One’s destination is never a place, but a new way of seeing things.
– Henry Miller
Travel has long been a way to discover oneself, while experiencing the world at large with fresh eyes. My friend Nikki has taken the nomadic lifestyle to another level as the founder and editor of South East Asia Backpacker Magazine. Her inspiring story about founding the magazine merits a post unto itself, but to bring everyone up to speed in the meantime, SEA Backpackers is a free magazine that’s circulated throughout South East Asia’s travel spots: distributed at guesthouses, tour agencies, and restaurants, it acts as a tangible bond between travelers — whether as contributors, or readers.
As I skimmed through the magazine over breakfast, I smiled to myself at the bright, colorful pages that have been upgraded from the publication’s earlier days of rough, matte paper, and noting that while the printing quality has increased, the magazine’s charming, authentic feel — akin to a personal diary or scrapbook — hasn’t changed a bit.
What I love about SEA Backpacker is that it is written by the same people who read it — Nikki’s original vision was to create a universal travel diary, bringing together the experiences of SEA travelers from all walks of life into a single, unified keepsake, recreated monthly so as to keep up with the changing times, and changing travelers. An amalgamation of memories, the magazine acts as a collective space in which to share inspiration, tips, and common experiences. I’ve written for her before, and in doing so I’ve felt a part of a larger community. Her editorial letter in this month’s issue reflects her spirited passion for bringing people together, and encouraging us all to follow our hearts:
When you stop thinking of life as a business to be managed and start thinking of it as a mystery to be lived — you can begin to break the boundaries of what you ‘should’ do with your time here on this planet. (…) Who knows which is the right path to tread? [Whatever you do], what does it matter as long as you are happy? (…)
Remember Steve Jobs‘ quote, “You can have anything. But you can’t have everything.” Work out what’s important to you and then pursue it with all of your heart.
Motivational gurus like Tim Ferriss have great posts about this relevant subject, too. I’ve always felt strongly that the bits of wisdom culled from travel are not relegated to life on the road. With more and more people taking the plunge, and giving the nomadic lifestyle a try, taking a moment to glean the life lessons learned from seeing the world anew feels pertinent. Most importantly, these tips can be applied no matter where we are in the vast world, or how stationary we may be — they’re all-around good practices for healthy, positive living.
Today, I’ll share the first of four main takeaways I’ve garnered from the past several years of my travel experience. I hope they will resonate with you, as they have for me personally.
Respect your personality: introversion vs. extroversion
One of my role models, the remarkable Susan Cain, has written a book called Quiet: The Power of Introverts, where she speaks on behalf of introverts everywhere about the importance of respecting our natural personalities. Anywhere from a third to a half of us are introverted, meaning that we need to spend a lot of quiet time alone in order to create and generate energy. It is equally important for extroverts to understand this personality type, so that we can understand one another better, and respect each other’s needs.
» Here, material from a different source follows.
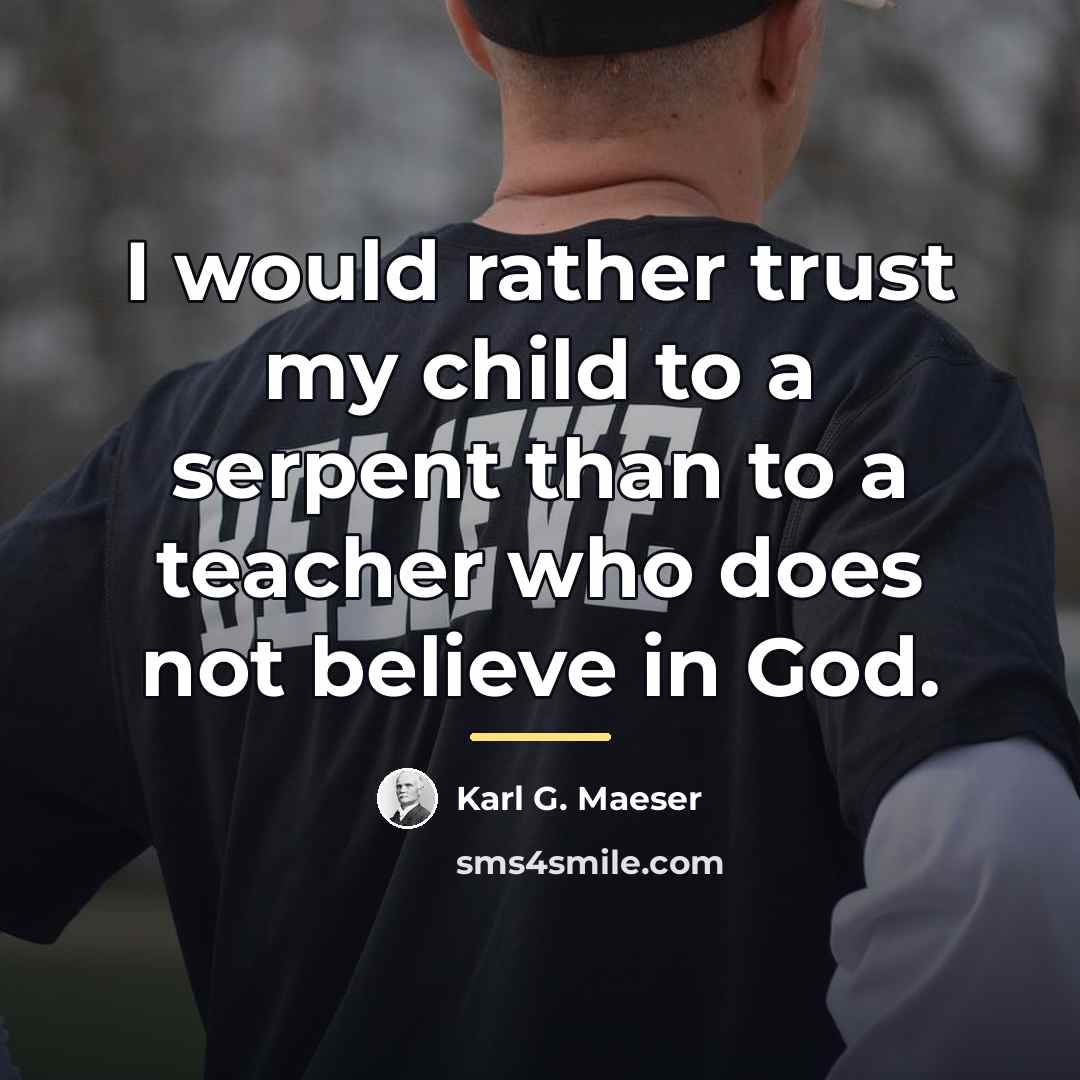 “I would rather trust my child to a serpent than…” quote by Karl G. Maeser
For me, traveling has really instilled the importance of this. During solo travel, we’re the sole arbitrator of our daily schedules: we can easily choose to spend the whole day inside reading, or stay out all night, partying; making time to chat with strangers is entirely up to us, in addition to how much we share, or withhold.
This makes time spent on the road perfect for practicing communicating our needs for space — or for social time — with others. It is also easier to recognize how much time we really do need for ourselves when we’re removed from our regular routine of work or family life. During travel, demands on our time are generally limited to whatever we choose.
At home, when we’re with our partners, families, or longtime friends, introverts still need to learn how to actively set boundaries around solitary time. Likewise, healthy relationships also require that extroverts convey their own needs for face-time with their loved one. In her book, however, Cain rightly points out that our society is very biased toward extroverts, making it more challenging to navigate life as an introvert. Noticing how much alone time we authentically need and communicating this to others is a positive practice for everyone to engage with. Doing so will also result in increased productivity and creativity — when we listen to our emotional and physical needs, we’re much more able to fulfill our true potential.
In the following segment, I’ll touch on three more key life lessons culled from my time hopping from country to country. Whether we’re stationary or nomadic at heart, remembering to revel in whatever journey we’re currently venturing down will help bring perspective and lightness to the experience. The ultimate travel expedition will always remain the one we make inward, toward our hearts, as we evolve further into our authentic selves. No matter the path we take to get there, this most precious journey begs to be wholly embraced, with due pride and perseverance.
Wandering re-establishes the original harmony which once existed between man and the universe.